-- TASK TO COMPLETE --
Rewrite the entries, swapping "furthest" for "farthest" and leaving everything else unchanged.
##### DATASET RECORDS
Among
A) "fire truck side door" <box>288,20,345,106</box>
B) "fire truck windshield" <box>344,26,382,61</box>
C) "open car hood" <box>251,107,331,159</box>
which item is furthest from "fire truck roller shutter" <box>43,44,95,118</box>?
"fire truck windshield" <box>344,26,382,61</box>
##########
-- EXERCISE ANSWER --
Among
A) "fire truck side door" <box>288,20,345,106</box>
B) "fire truck windshield" <box>344,26,382,61</box>
C) "open car hood" <box>251,107,331,159</box>
which item is farthest from "fire truck roller shutter" <box>43,44,95,118</box>?
"fire truck windshield" <box>344,26,382,61</box>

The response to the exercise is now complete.